Publications, from corporate memos to newsletters to electronic books to scholarly journal articles, must be considered first-class content on the Web, equal to the more common forms of Web pages available today. This document describes the various use cases highlighting the problems users and publishers face when these publications are to be used in a digital, Web environment. The requirements that come from those use cases provide the basis for the technical considerations in a companion document, currently entitled “Web Publications” [[wpub]].

A previous version of this document was published by the Digital Publishing Interest Group as an Interest Group Note. After the closure of that Interest Group the Publishing Working Group took it over for further work.

Introduction

The Web emerged in 1994, based on a model of individual pages loosely joined by hyperlinks. Clustering within domains and with explicit navigation elements built into them, webpages evolved into websites. Despite the Web's strong connections to print media (e.g. web resources are “pages” and the in-memory model for Web applications is the “Document Object Model”), this document argues that the web platform may still not be meeting certain requirements from print media that users desire.

Over centuries, “books” have assumed many forms: journals, magazines, pamphlets of long-form articles and essays, newspapers, atlases, comics, notebooks, albums of all sorts. We can define these different manifestations as “publications”: bound editions of meaningful media, made public.

Another form of publication that also has a long history in both the printed as well as the digital world are documents. These are publications that are written and distributed in a more ad-hoc manner, such as legal briefs, corporate memos, and even the definitions of standards, such as this content currently being read.

We believe there is great value in combining this older tradition of portable, bounded publications with the pervasive accessibility, addressability, and interconnectedness of the Open Web Platform (OWP). New models of economic sustainability and innovative experiences of knowledge depend on this.

It is the task of the W3C Digital Publishing Interest Group to explore the uniqueness, desirability, and feasibility of bringing these two great models of publishing together. This document explores requirements based on examples of real world use cases and scenarios. Requirements for publications on the Web are explored first, without referring to any packaging aspect that would correspond to current practices like EPUB. This is followed by requirements of those packaging aspects, as a structure on top of a purely Web-based distribution. The complete list of requirements is also collected in a separate table in an appendix.

Terminology

Web Standards

Open Web Platform

Web Publications should be able to make use of all features offered by the Open Web Platform (OWP).

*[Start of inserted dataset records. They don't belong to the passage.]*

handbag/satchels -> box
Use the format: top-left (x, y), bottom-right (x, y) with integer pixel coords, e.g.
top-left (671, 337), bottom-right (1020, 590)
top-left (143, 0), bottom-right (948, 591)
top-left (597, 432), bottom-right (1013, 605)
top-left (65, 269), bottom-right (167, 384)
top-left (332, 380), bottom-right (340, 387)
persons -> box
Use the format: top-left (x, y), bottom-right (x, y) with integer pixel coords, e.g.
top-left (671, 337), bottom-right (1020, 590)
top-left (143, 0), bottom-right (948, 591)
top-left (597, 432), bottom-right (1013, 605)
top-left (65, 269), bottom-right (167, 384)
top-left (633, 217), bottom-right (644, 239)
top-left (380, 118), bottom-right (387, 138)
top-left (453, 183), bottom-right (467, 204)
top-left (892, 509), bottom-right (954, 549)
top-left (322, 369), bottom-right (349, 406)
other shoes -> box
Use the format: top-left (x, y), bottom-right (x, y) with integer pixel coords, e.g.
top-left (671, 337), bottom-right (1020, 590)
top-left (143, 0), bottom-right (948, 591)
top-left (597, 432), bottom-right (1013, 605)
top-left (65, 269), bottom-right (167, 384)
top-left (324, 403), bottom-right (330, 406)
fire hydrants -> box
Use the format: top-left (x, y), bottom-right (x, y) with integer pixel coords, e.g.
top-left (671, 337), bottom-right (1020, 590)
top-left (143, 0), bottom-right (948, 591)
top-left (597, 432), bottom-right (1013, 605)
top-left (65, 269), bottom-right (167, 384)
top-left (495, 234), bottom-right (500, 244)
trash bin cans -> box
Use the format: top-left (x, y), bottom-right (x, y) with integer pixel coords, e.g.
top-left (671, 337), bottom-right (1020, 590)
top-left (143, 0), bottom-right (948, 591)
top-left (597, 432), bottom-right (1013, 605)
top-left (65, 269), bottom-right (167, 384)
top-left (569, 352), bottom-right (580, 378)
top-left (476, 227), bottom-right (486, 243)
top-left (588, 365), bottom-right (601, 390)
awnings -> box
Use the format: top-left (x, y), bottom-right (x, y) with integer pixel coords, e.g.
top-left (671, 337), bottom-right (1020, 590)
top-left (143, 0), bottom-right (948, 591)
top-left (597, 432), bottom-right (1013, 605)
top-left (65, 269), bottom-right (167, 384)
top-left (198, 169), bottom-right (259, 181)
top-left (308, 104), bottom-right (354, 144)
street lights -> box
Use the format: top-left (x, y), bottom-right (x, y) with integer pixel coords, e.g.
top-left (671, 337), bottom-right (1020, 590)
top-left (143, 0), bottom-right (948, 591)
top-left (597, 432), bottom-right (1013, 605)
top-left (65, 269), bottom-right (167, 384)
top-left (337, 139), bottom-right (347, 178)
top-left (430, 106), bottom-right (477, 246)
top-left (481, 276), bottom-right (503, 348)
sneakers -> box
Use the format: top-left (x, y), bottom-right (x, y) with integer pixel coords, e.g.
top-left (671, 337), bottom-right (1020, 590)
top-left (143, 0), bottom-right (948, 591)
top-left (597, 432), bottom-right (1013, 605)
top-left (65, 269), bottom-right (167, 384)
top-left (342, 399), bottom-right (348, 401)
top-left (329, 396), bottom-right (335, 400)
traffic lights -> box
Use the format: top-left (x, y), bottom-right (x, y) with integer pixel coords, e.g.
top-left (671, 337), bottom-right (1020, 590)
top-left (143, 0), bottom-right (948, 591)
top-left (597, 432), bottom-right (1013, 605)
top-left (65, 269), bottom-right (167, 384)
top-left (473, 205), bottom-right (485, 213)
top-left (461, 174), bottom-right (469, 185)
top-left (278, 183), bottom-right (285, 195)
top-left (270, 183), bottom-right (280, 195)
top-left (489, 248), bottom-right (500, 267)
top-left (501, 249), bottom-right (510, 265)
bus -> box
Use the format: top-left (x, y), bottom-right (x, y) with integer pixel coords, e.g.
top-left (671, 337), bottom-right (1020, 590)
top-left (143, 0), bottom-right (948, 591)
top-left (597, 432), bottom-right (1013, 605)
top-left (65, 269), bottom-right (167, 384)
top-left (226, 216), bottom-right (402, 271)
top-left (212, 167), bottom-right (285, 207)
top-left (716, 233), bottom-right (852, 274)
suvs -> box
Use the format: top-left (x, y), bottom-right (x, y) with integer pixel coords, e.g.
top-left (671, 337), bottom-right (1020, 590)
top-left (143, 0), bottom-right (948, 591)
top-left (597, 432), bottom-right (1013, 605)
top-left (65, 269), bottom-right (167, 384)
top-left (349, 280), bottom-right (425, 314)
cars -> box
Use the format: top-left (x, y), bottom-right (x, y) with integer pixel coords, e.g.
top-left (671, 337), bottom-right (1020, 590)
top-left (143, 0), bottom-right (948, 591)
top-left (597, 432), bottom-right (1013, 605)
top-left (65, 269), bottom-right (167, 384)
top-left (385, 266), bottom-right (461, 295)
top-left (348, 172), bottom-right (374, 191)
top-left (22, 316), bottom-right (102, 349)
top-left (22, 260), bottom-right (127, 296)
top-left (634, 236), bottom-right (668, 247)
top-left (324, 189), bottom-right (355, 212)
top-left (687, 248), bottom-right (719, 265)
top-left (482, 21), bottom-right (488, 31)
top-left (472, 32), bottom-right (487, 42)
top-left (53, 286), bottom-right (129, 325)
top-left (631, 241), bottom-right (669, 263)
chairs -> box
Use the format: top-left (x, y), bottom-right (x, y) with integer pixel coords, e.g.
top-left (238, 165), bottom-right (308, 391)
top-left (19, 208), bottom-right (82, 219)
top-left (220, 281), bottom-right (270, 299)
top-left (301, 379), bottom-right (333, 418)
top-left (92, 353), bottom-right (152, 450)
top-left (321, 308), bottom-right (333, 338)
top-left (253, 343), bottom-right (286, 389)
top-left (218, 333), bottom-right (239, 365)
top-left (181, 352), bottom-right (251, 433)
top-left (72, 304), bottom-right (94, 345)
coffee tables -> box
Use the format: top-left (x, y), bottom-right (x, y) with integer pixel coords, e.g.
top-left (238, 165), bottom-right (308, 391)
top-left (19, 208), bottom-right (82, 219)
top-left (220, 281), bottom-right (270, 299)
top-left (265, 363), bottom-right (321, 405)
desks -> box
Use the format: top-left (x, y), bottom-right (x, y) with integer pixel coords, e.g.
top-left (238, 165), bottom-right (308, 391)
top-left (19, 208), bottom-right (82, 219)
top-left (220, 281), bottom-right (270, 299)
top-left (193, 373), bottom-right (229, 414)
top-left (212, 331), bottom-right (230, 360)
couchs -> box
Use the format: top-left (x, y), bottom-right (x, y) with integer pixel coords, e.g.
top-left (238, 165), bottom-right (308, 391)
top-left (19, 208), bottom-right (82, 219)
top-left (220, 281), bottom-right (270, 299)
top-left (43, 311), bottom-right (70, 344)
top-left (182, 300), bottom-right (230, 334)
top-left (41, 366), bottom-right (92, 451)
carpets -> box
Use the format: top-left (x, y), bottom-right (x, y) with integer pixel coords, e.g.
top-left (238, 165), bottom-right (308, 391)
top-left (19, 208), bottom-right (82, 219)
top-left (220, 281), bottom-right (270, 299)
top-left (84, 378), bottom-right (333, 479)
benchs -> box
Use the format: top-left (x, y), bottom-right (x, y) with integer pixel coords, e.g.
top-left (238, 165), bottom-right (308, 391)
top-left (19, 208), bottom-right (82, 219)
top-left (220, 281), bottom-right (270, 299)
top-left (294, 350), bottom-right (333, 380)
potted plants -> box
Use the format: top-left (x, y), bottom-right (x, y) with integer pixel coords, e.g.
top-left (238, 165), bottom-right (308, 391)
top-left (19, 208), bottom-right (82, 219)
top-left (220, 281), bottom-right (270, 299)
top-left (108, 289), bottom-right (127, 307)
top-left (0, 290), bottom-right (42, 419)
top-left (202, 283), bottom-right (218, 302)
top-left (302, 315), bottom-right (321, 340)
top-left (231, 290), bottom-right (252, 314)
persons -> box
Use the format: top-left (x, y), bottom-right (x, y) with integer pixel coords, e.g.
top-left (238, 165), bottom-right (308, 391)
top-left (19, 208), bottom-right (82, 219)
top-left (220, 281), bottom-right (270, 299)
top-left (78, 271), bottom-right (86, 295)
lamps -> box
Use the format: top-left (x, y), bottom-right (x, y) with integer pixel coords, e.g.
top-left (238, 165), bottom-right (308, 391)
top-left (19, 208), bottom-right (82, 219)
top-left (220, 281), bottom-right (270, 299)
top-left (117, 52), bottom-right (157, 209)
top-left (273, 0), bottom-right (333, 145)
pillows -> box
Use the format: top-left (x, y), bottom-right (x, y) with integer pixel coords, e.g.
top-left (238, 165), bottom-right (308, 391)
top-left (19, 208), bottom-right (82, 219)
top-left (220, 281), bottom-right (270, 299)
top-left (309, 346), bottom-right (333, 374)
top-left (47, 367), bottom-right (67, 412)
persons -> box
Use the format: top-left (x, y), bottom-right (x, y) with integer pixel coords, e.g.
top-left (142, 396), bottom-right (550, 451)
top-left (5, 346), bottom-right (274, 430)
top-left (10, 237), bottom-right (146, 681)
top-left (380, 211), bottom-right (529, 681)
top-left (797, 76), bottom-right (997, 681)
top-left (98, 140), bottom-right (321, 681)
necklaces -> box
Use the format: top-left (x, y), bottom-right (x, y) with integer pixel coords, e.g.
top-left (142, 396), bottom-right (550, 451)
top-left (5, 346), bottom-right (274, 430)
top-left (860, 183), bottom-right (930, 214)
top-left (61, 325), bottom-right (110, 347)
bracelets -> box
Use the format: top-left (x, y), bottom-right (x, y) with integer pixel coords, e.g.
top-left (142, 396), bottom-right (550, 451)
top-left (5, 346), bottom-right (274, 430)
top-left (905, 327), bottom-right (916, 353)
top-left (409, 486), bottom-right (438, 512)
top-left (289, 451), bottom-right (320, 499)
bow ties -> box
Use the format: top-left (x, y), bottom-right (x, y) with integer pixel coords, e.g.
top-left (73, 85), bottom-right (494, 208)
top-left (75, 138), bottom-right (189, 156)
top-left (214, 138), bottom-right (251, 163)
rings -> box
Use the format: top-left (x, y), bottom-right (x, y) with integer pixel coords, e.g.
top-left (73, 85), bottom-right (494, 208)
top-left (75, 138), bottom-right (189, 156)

There is a remarkable development of tools and frameworks built on top of OWP that make it possible to develop powerful interactive layers on top of OWP. These include, for example, data visualization systems (e.g., d3, built on top of SVG), possibilities to access external services like Wolfram Alpha, or tools to create and store (possibly as part of the publication) annotations. These tools have been traditionally developed around browsers and provide possibilities that publications should also benefit from. That requires that Web Publications become first class citizens on the Web platform.

Horizontal Dependencies

A Web Publication should conform to the requirements of all horizontal dependencies: accessibility, internationalization, device independence, security, and privacy.

Web content has to be consumed under different circumstances: it must be available to the largest possible audience in a secure manner, providing the necessary protection of the reader’s privacy. Publication content must be able to answer to a number of principles like accessibility, internationalization, device independence, security, and privacy. (These are usually referred to, in the W3C context, as “horizontal” dependencies.) These principles are, in general terms:

Accessibility:
People with disabilities should be able to access the content of a publication. They should be able to perceive, understand, navigate, and interact with it, as well as contribute to it. Accessibility encompasses all disabilities that affect access to the content, including visual, auditory, physical, speech, cognitive, and neurological disabilities.
Internationalization:
Publications should be well adapted to any language, writing systems, region, or culture. This includes the usage, when appropriate, of left-to-right, right-to-left, horizontal or vertical writing; item numbering, or interactive forms specific to local cultures; usage of the right character sets and of local typographic conventions.
Device Independence:
The content in a publication should be usable on a large number of devices with very different device characteristics: different screen types and sizes, various input modalities, varying level of processing power, etc. These different affordances should be automatic with no, or very little, user intervention.
Security:
Publications should be presented by a User Agent using a security model that is at least (if not more) secure than the standard Web security model. Doing this will prevent publications that contain malicious attacks, data theft, and other security incidents from impacting users by jeopardizing the integrity of the underlying data or machine operations.
Privacy:
The content in a publication should maintain and support user privacy, in spite of the fact that the evolution of online technologies has increased the possibility for the collection and processing of personal, and possibly sensitive, data. However, since a publication may use any part of the OWP, it may choose to use functionality such as the ability to track a user's activity within the publication.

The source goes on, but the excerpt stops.